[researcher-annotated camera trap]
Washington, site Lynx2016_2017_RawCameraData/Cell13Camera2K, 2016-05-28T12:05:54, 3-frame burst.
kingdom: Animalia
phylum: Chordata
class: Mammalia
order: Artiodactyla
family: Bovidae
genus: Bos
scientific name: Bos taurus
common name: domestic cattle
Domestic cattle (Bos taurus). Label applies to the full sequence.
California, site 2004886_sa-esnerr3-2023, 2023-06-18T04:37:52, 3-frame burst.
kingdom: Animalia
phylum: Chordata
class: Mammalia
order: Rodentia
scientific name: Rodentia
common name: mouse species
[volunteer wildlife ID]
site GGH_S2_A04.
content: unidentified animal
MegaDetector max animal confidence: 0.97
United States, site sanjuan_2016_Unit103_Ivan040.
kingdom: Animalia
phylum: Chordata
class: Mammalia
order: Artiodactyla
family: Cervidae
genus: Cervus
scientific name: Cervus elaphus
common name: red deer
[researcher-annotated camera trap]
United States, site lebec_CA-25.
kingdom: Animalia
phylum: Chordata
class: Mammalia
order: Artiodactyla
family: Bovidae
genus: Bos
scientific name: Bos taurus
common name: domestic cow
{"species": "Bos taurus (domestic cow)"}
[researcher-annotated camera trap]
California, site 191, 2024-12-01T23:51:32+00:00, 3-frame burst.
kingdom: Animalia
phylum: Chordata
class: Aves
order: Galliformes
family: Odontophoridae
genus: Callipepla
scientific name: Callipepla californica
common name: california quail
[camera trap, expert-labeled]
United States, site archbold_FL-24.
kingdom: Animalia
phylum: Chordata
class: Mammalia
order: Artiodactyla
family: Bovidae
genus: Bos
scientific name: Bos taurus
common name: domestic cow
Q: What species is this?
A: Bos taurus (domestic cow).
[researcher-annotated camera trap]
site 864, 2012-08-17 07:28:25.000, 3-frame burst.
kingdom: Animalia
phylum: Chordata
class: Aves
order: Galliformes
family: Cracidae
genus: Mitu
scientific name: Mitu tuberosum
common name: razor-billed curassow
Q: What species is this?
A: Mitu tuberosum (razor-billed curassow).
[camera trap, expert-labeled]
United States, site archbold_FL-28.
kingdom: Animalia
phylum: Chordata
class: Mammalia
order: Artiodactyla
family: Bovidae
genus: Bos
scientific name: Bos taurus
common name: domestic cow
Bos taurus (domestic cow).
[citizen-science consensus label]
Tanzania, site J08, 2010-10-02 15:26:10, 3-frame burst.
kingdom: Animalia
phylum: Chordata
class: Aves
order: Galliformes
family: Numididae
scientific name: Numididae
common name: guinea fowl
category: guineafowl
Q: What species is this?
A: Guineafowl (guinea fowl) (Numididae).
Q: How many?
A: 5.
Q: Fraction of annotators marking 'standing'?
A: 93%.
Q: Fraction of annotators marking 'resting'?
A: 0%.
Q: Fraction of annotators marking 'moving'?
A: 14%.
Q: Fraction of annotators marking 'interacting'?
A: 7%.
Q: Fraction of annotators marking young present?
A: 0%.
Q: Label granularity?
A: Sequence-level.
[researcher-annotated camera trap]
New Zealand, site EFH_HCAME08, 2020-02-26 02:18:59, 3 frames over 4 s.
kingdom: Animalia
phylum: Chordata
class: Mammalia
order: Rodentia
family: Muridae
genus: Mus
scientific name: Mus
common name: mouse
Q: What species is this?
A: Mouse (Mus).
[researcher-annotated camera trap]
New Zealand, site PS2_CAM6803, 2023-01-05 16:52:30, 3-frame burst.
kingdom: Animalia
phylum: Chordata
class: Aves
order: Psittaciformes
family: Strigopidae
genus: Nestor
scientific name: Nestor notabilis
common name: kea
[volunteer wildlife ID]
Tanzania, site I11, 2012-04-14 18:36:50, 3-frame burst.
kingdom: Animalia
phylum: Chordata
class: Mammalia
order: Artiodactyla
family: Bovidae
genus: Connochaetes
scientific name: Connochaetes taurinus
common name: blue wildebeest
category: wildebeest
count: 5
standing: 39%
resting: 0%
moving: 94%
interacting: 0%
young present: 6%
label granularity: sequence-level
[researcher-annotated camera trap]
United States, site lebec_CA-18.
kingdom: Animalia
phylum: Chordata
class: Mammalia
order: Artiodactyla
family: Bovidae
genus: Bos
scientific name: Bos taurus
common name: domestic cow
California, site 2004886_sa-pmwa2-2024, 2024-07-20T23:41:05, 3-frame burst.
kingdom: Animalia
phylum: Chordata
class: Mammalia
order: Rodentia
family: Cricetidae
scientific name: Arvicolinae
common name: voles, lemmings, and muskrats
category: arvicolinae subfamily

□ □ □

▶ **WHAT YOU WILL DO**: Each entry needs to be transcribed exactly.

▶ **OUTPUT**:
[researcher-annotated camera trap]
Washington, site Lynx2016_2017_RawCameraData/Cell13Camera2K, 2016-05-28T12:05:54, 3-frame burst.
kingdom: Animalia
phylum: Chordata
class: Mammalia
order: Artiodactyla
family: Bovidae
genus: Bos
scientific name: Bos taurus
common name: domestic cattle
Domestic cattle (Bos taurus). Label applies to the full sequence.
California, site 2004886_sa-esnerr3-2023, 2023-06-18T04:37:52, 3-frame burst.
kingdom: Animalia
phylum: Chordata
class: Mammalia
order: Rodentia
scientific name: Rodentia
common name: mouse species
[volunteer wildlife ID]
site GGH_S2_A04.
content: unidentified animal
MegaDetector max animal confidence: 0.97
United States, site sanjuan_2016_Unit103_Ivan040.
kingdom: Animalia
phylum: Chordata
class: Mammalia
order: Artiodactyla
family: Cervidae
genus: Cervus
scientific name: Cervus elaphus
common name: red deer
[researcher-annotated camera trap]
United States, site lebec_CA-25.
kingdom: Animalia
phylum: Chordata
class: Mammalia
order: Artiodactyla
family: Bovidae
genus: Bos
scientific name: Bos taurus
common name: domestic cow
{"species": "Bos taurus (domestic cow)"}
[researcher-annotated camera trap]
California, site 191, 2024-12-01T23:51:32+00:00, 3-frame burst.
kingdom: Animalia
phylum: Chordata
class: Aves
order: Galliformes
family: Odontophoridae
genus: Callipepla
scientific name: Callipepla californica
common name: california quail
[camera trap, expert-labeled]
United States, site archbold_FL-24.
kingdom: Animalia
phylum: Chordata
class: Mammalia
order: Artiodactyla
family: Bovidae
genus: Bos
scientific name: Bos taurus
common name: domestic cow
Q: What species is this?
A: Bos taurus (domestic cow).
[researcher-annotated camera trap]
site 864, 2012-08-17 07:28:25.000, 3-frame burst.
kingdom: Animalia
phylum: Chordata
class: Aves
order: Galliformes
family: Cracidae
genus: Mitu
scientific name: Mitu tuberosum
common name: razor-billed curassow
Q: What species is this?
A: Mitu tuberosum (razor-billed curassow).
[camera trap, expert-labeled]
United States, site archbold_FL-28.
kingdom: Animalia
phylum: Chordata
class: Mammalia
order: Artiodactyla
family: Bovidae
genus: Bos
scientific name: Bos taurus
common name: domestic cow
Bos taurus (domestic cow).
[citizen-science consensus label]
Tanzania, site J08, 2010-10-02 15:26:10, 3-frame burst.
kingdom: Animalia
phylum: Chordata
class: Aves
order: Galliformes
family: Numididae
scientific name: Numididae
common name: guinea fowl
category: guineafowl
Q: What species is this?
A: Guineafowl (guinea fowl) (Numididae).
Q: How many?
A: 5.
Q: Fraction of annotators marking 'standing'?
A: 93%.
Q: Fraction of annotators marking 'resting'?
A: 0%.
Q: Fraction of annotators marking 'moving'?
A: 14%.
Q: Fraction of annotators marking 'interacting'?
A: 7%.
Q: Fraction of annotators marking young present?
A: 0%.
Q: Label granularity?
A: Sequence-level.
[researcher-annotated camera trap]
New Zealand, site EFH_HCAME08, 2020-02-26 02:18:59, 3 frames over 4 s.
kingdom: Animalia
phylum: Chordata
class: Mammalia
order: Rodentia
family: Muridae
genus: Mus
scientific name: Mus
common name: mouse
Q: What species is this?
A: Mouse (Mus).
[researcher-annotated camera trap]
New Zealand, site PS2_CAM6803, 2023-01-05 16:52:30, 3-frame burst.
kingdom: Animalia
phylum: Chordata
class: Aves
order: Psittaciformes
family: Strigopidae
genus: Nestor
scientific name: Nestor notabilis
common name: kea
[volunteer wildlife ID]
Tanzania, site I11, 2012-04-14 18:36:50, 3-frame burst.
kingdom: Animalia
phylum: Chordata
class: Mammalia
order: Artiodactyla
family: Bovidae
genus: Connochaetes
scientific name: Connochaetes taurinus
common name: blue wildebeest
category: wildebeest
count: 5
standing: 39%
resting: 0%
moving: 94%
interacting: 0%
young present: 6%
label granularity: sequence-level
[researcher-annotated camera trap]
United States, site lebec_CA-18.
kingdom: Animalia
phylum: Chordata
class: Mammalia
order: Artiodactyla
family: Bovidae
genus: Bos
scientific name: Bos taurus
common name: domestic cow
California, site 2004886_sa-pmwa2-2024, 2024-07-20T23:41:05, 3-frame burst.
kingdom: Animalia
phylum: Chordata
class: Mammalia
order: Rodentia
family: Cricetidae
scientific name: Arvicolinae
common name: voles, lemmings, and muskrats
category: arvicolinae subfamily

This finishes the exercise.